Marisa Wanzeller e Geraldo Campos Jr., da Agência iNFRA
O cenário de sobrecontratação (excesso de energia contratada) das distribuidoras elétricas dos últimos anos está sendo revertido. Segundo fontes do governo, 25 delas já estão subcontratadas (contratos insuficientes para honrar o seu mercado) e apenas 13 estão contratadas acima de 105%.
Mateus Cavaliere, head em Inteligência de Mercado na PSR, avalia que muitas empresas já “trabalhavam com cenários de estresse” em que poderiam estar subcontratadas no fim de 2024. Isso se deve, principalmente, ao aumento de carga abrupto decorrente das altas temperaturas em algumas regiões do país no último ano.
A PSR projeta um déficit para o ACR (Ambiente de Contratação Regulada) a partir de 2027. Na avaliação de Cavaliere, esse cenário poderia ser solucionado com leilões de energia existente e de curto prazo.
O MME (Ministério de Minas e Energia) preparou para este ano um leilão de energia nova A-5, modelo que tem entrega dos empreendimentos em cinco anos após o certame. Uma portaria normativa com as diretrizes prevê a realização do leilão no dia 25 de julho e apenas PCHs (pequenas centrais hidrelétricas) poderão participar, segundo as regras divulgadas.
Demanda futura
O MME trabalha com a possibilidade de crescimento do mercado regulado, mesmo que pequeno. Segundo fontes do governo, mesmo que esse crescimento nos próximos cinco anos seja de somente 1%, ou seja, 0,15% ao ano, já demandaria uma contratação de 400 MW (megawatts) médios anuais.
Enquanto o governo projeta um aumento da subcontratação das distribuidoras e crescimento do consumo para justificar a necessidade do leilão, há quem avalie que o cenário até 2030 não indica expansão do mercado regulado de energia.
Segundo avaliam fontes, fatores como a prometida abertura de mercado para o segmento de baixa tensão e o crescimento da MMGD (Micro e Minigeração Distribuída) devem manter a maior parte das distribuidoras sobrecontratadas.

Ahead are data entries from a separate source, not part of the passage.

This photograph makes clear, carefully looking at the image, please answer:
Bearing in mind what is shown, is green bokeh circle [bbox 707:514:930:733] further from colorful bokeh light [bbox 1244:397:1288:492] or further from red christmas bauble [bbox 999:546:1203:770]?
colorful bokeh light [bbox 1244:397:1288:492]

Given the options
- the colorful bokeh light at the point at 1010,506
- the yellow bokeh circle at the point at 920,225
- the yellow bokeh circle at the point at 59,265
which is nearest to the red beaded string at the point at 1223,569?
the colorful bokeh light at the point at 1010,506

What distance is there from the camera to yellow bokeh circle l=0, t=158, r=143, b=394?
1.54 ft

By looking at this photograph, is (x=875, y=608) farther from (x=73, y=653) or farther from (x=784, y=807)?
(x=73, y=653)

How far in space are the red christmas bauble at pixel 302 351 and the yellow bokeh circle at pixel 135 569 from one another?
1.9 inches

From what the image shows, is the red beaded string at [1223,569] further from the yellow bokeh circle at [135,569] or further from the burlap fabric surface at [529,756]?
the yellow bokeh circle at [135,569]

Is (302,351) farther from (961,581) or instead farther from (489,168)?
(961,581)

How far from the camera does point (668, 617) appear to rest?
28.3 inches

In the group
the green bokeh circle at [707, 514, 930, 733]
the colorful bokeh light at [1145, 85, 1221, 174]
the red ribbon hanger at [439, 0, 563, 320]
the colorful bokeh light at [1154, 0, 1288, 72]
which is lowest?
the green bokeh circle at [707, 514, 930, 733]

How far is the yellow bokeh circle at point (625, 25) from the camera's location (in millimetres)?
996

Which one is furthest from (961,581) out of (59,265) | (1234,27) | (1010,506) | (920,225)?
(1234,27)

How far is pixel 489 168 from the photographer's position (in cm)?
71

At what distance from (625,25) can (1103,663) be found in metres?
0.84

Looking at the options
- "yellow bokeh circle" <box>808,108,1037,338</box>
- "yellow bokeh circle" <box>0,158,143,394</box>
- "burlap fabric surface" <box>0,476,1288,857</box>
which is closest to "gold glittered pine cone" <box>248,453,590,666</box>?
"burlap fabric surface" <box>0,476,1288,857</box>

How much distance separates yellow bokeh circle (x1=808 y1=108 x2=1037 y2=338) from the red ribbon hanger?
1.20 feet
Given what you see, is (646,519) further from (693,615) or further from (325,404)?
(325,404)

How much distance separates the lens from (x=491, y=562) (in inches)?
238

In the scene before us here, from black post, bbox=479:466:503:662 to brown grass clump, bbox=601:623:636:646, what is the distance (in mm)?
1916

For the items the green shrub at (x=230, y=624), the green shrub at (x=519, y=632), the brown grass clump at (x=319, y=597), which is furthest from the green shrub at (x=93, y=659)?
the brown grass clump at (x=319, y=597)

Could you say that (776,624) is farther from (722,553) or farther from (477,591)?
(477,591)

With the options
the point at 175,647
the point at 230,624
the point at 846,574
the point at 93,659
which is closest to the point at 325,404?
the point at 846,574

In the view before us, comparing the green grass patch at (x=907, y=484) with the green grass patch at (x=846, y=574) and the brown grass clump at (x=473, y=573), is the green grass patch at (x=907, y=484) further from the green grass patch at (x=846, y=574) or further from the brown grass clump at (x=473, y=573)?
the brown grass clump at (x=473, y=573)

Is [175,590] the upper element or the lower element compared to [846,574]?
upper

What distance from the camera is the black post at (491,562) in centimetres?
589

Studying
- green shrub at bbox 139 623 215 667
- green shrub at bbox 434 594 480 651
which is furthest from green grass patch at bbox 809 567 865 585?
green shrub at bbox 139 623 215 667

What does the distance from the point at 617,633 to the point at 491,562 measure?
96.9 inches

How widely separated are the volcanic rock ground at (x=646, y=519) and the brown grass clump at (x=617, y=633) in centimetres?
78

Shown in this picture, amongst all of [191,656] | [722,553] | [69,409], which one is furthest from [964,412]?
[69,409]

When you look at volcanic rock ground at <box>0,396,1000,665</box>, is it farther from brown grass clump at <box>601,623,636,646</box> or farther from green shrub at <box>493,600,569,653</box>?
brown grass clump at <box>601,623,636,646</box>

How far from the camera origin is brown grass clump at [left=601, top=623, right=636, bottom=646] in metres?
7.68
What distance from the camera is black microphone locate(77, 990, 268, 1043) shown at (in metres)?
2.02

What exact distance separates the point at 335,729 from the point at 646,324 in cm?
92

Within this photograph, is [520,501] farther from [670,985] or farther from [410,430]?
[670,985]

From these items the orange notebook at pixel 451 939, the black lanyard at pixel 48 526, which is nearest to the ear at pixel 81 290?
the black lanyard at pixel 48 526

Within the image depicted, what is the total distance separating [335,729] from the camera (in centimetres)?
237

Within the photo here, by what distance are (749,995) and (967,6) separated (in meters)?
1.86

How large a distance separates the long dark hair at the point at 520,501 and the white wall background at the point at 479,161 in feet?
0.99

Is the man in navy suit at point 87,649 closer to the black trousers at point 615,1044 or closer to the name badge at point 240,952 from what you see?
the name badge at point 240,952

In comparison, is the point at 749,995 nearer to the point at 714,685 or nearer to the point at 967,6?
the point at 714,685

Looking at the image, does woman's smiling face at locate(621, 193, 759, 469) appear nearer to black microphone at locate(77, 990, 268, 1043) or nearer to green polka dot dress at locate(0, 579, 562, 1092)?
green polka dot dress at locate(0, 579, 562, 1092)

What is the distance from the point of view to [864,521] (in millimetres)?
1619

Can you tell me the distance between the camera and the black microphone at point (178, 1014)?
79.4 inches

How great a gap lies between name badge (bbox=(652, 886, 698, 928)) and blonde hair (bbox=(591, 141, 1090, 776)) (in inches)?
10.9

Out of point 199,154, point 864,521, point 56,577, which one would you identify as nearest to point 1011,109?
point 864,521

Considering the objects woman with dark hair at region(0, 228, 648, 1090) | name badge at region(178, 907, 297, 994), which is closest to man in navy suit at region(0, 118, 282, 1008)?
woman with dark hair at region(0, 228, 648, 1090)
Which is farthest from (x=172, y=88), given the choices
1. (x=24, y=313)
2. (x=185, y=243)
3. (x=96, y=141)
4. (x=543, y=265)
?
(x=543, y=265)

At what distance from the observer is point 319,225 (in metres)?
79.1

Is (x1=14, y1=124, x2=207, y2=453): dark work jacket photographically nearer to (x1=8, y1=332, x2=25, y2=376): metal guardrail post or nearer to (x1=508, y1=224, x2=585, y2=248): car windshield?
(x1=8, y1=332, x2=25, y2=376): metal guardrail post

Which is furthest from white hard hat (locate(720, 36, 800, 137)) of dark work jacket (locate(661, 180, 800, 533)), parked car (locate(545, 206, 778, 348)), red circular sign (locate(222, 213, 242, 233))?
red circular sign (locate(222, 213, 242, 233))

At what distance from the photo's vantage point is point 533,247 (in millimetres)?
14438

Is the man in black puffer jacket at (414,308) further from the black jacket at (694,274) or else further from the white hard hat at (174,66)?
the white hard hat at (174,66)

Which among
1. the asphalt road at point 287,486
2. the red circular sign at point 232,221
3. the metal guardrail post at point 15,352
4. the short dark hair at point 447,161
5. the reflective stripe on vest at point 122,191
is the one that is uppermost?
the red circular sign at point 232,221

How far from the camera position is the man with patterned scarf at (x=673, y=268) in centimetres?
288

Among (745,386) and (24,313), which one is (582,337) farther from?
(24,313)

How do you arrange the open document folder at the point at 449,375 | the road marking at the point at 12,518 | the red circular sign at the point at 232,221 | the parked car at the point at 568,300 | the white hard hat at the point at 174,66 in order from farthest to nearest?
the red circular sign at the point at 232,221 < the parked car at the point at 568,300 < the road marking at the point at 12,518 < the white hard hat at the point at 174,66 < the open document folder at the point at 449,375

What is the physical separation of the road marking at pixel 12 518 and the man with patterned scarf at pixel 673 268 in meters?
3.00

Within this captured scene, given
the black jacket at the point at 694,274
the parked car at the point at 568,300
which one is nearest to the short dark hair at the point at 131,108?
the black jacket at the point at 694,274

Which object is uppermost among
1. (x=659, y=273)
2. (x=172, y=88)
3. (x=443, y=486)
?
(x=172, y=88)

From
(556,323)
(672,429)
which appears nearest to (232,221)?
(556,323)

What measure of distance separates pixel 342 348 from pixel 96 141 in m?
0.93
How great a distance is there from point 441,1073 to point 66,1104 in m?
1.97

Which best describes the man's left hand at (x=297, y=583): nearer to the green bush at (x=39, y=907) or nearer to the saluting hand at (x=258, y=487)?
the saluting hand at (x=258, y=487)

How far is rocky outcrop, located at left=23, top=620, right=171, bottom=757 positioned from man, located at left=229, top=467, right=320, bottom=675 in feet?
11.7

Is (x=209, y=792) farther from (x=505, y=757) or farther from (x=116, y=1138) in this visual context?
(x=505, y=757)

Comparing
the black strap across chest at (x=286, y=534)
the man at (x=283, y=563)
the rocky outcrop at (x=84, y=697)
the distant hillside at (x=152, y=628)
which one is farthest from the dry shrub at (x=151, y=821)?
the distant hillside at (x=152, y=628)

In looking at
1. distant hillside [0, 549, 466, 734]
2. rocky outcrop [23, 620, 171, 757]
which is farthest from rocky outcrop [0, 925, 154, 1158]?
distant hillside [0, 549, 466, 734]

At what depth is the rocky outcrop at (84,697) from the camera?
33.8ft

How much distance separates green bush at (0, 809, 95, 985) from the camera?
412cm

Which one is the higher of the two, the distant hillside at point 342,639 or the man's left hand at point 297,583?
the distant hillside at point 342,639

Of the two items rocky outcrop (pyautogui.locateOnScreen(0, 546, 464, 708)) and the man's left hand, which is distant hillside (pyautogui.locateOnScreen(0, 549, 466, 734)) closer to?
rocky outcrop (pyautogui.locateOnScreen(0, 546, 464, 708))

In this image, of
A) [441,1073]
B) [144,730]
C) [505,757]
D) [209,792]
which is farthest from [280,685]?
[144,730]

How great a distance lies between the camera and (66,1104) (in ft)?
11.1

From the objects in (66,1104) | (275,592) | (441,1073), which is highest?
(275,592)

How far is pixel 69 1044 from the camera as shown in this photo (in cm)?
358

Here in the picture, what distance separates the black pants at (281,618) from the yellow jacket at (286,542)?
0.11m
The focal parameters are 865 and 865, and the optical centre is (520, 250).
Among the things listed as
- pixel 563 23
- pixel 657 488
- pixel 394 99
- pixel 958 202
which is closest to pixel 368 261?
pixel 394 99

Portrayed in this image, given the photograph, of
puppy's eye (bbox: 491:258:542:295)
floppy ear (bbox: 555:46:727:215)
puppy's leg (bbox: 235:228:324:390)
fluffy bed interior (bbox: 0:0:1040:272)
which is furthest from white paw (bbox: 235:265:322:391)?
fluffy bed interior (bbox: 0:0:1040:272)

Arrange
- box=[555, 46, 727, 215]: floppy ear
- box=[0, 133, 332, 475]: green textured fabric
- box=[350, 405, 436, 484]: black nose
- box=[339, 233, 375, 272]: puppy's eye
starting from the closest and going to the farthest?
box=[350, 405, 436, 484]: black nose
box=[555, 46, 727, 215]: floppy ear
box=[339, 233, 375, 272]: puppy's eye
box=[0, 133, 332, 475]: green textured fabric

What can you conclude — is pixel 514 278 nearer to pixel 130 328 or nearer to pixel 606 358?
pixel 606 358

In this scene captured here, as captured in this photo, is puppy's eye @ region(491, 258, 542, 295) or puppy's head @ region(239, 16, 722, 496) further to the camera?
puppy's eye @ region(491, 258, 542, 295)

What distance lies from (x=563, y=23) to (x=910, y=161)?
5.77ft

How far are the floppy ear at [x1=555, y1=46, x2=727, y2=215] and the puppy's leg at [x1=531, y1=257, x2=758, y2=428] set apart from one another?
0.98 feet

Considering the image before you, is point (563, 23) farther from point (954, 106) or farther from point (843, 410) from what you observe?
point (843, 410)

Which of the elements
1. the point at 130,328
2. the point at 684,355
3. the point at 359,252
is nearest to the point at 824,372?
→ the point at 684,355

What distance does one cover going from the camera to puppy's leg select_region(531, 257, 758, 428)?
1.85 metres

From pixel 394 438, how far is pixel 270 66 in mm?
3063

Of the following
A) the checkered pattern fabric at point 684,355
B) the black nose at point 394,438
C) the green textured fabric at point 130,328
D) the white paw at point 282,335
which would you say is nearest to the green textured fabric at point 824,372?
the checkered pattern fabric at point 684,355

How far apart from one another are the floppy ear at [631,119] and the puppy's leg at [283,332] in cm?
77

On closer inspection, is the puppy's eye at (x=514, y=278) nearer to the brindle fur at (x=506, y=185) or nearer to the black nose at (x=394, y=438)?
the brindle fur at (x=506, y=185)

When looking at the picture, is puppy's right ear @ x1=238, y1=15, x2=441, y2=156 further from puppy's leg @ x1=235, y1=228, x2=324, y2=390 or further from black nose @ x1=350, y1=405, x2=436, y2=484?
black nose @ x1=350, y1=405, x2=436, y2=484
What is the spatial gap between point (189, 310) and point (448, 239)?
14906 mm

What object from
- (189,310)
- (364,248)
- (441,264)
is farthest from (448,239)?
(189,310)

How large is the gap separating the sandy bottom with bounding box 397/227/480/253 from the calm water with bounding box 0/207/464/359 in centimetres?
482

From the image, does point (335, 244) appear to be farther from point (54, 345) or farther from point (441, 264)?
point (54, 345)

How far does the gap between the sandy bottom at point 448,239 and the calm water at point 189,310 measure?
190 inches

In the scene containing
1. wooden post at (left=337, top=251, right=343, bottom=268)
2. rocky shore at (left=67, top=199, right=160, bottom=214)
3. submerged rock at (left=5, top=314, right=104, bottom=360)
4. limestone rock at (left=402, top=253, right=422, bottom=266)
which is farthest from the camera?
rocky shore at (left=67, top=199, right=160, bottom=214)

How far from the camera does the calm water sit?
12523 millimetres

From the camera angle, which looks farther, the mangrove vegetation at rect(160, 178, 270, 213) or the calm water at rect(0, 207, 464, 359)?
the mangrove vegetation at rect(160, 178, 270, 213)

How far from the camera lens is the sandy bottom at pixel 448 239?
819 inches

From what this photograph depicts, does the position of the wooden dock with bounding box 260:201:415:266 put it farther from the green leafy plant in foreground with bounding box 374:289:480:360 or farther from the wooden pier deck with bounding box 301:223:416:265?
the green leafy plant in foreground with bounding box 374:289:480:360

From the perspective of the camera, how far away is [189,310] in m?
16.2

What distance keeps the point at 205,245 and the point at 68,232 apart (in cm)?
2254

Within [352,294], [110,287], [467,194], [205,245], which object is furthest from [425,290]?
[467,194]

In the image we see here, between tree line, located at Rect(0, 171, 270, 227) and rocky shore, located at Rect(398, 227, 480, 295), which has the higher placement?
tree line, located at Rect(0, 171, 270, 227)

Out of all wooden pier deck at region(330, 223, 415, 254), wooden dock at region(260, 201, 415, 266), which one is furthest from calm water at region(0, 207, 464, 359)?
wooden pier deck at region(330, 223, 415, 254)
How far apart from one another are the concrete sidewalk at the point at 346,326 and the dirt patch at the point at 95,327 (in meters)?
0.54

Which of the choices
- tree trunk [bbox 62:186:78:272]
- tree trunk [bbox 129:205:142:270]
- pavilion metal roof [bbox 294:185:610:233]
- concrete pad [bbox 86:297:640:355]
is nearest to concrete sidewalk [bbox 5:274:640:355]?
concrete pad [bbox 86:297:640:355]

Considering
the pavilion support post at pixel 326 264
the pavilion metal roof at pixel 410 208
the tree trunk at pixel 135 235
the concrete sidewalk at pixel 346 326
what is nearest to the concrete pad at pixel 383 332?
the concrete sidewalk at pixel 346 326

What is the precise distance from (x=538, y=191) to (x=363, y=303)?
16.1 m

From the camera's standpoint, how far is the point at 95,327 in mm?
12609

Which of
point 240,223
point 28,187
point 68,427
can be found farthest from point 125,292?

Há também questionamentos sobre se um leilão do tamanho de um A-5 seria necessário para suprir uma demanda residual.
Para Mateus Cavaliere, da PSR, mesmo que a tendência seja de que o ACR continue crescendo, “realizar uma contratação de longo prazo, com uma entrega tão distante e com preços possivelmente acima do preço médio do seu portfólio pode ser visto por algumas distribuidoras como um grande risco – em especial se considerarmos a potencial abertura do mercado livre para a baixa tensão”.
O último leilão A-5 foi realizado em outubro de 2022 e apresentou baixa demanda pelas distribuidoras. Na ocasião, foram habilitados pela EPE (Empresa de Pesquisa Energética) mais de 80 GW em projetos de geração para participação, mas foram contratados apenas 176,8 MW.
“Muito provavelmente a estratégia das distribuidoras deve ser repartir essa necessidade de contratação e investir mais em contratos de curto prazo, geralmente associados à energia existente”, avaliou o especialista da PSR.
O ministro de Minas e Energia, Alexandre Silveira, já afirmou que a sua proposta de reforma do setor elétrico incluirá a abertura total do mercado de energia até 2028. Neste cenário, as distribuidoras veriam uma fuga de clientes para o mercado livre e sobraria ainda mais energia no ambiente regulado.
Hidrelétricas
O certame previsto para julho será exclusivo para contratação de PCHs. Ainda não há estimativa do montante de energia que deve ser contratado no leilão.
Conforme a portaria, as distribuidoras terão de 3 a 10 de fevereiro para apresentar declaração de necessidade visando o suprimento dos seus mercados a partir de 2030. Já os empreendimentos de geração interessados devem se cadastrar na EPE até 7 de fevereiro. Os contratos terão duração de 20 anos.
A Lei 14.182/2021, que permitiu a desestatização da Eletrobras, já garantia uma reserva de 50% da demanda dos leilões A-5, A-6 e A-7 para PCHs. Já a destinação dos outros 50% para a mesma matriz neste leilão teria sido motivada tanto por flexibilidade operativa da rede quanto por incentivo ao “conteúdo local”, avaliam fontes.
“PCH é 100% nacional, e é uma indústria que está acabando, tem várias fábricas fechando. Ela tem uma capacidade de modulação. Ela pode gerar mais no período da ponta e deslocar a necessidade do despacho térmico”, disse um especialista à Agência iNFRA.